Wir alle wollten ja MEHR in vielerlei Hinsicht. Immer billigere Produkte zum Beispiel. „Geiz ist geil” war scheinbar eine Proll-Parole. Aber dahinter verbarg sich eine tief verankerte gesellschaftliche Mentalität bis weit in die Mittel- und Oberschichten. Sie führte dazu, dass sich China zur Billig-Werkbank der Welt entwickeln konnte und dabei das amerikanische Defizit aufblähte. Sie mündete in eine Art Sucht nach „immer-mehr-vom-Gleichen”, die sich indirekt als Innovationsbremse erwies.

Krisen sind, im persönlichen wie im Ökonomischen, immer auch „Offenbarungen”. Plötzlich fällt uns wie Schuppen von den Augen, dass:

  • Luxusmagazine wie „Vanity Fair” oder „Park Avenue” irgendwie nicht wirklich den Journalismus und die Kultur der Zeitschrift vorangetrieben haben. Sie waren „Symbionten von Überschüssen”, die in der Boom-Spekulationszeit entstanden.
  • Autofabriken in Deutschland eine gewaltige Überkapazität entwickelt haben, aber seit 30 Jahren gut wie keine konzeptionell neuen Mobilitäts- und Fahrzeugkonzepte entwickelten.
  • Handykonzerne in den letzten Jahren immer nur mehr und mehr und mehr Modelle auf den Markt gebracht haben, mit immer mehr Knöpfen und immer wirreren Tarifen (Die einzige Firma, die in diesem Bereich etwas intelligent Neues auf dem Markt brachte, war eine Computerfirma namens Apple. Und die wird jetzt von allen hektisch kopiert).
  • 250 Fernsehsender, in denen überall dasselbe Programm läuft, kein Mensch mehr sehen kann – und deshalb alle Sender gleichermaßen Pleite gehen, bis auf die staatlichen (und in Österreich selbst die).
  • Gute, alte Mittelständler im Bereich der Unterwäsche oder der Modelleisenbahnen schon sehr lange in einer Strukturkrise steckten und sich nur durch eine Menge goodwill und Wegsehen über Wasser hielten. Es waren ja „gute Mittelständler”; was sie in gewisser Weise kritik-immun machte.
  • Unser Bildungssystem nach wie vor so schwach auf der Brust ist, dass sich das Humankapital in Deutschland kaum erhöht. Zusammen mit einer missglückten Migrationspolitik führt das zu einem Absinken der jährliche Produktitivitätssteigerung (auf 0,5 Prozent in den letzten zehn Jahren von den rund 2 Prozent davor). Die Produktivität ist aber entscheidend dafür, dass Wohlstand weiter wachsen kann.

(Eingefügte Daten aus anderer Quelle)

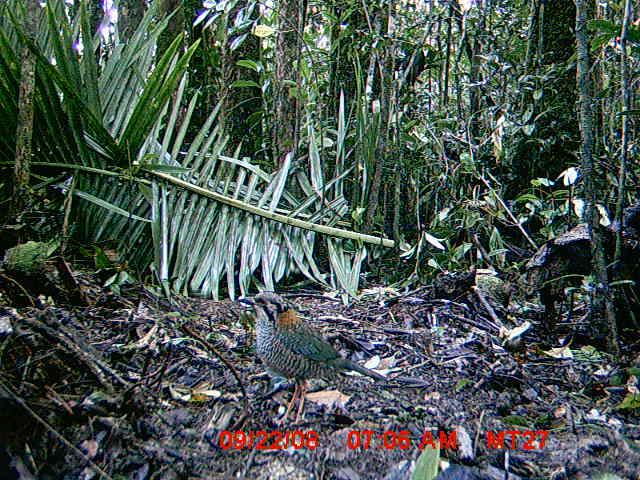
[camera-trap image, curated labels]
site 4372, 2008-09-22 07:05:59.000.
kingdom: Animalia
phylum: Chordata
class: Aves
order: Coraciiformes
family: Brachypteraciidae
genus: Brachypteracias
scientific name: Brachypteracias squamiger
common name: scaly ground-roller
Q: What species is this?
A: Brachypteracias squamiger (scaly ground-roller).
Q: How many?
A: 1.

Im Grunde ist es ganz einfach: Die Finanzkrise deckt die Karten auf, die wir in einer langen Boom-Phase diskret unter dem Tisch versteckt hatten. Sie zwingt uns, die Wirklichkeit zu betrachten. Und zur Selbsterkenntnis: in gewisser Weise waren wir ALLE Börsenspekulanten, selbst wenn wir gar keine Aktien besaßen.

Kommt uns das nicht aus dem privaten Leben bekannt vor? Wenn man weiterkommen will, muss man manchmal sein Leben neu beginnen. Sich von alten, falschen Mustern trennen. Krise heißt, anzuerkennen, was ist. Und dann neu zu beginnen. Schumpeter nannte das kreative Zerstörung, und erklärte es uns als Wesen der Wirtschaft. Und die Wirtschaft ähnelt in vielerlei Weise dem Leben selbst.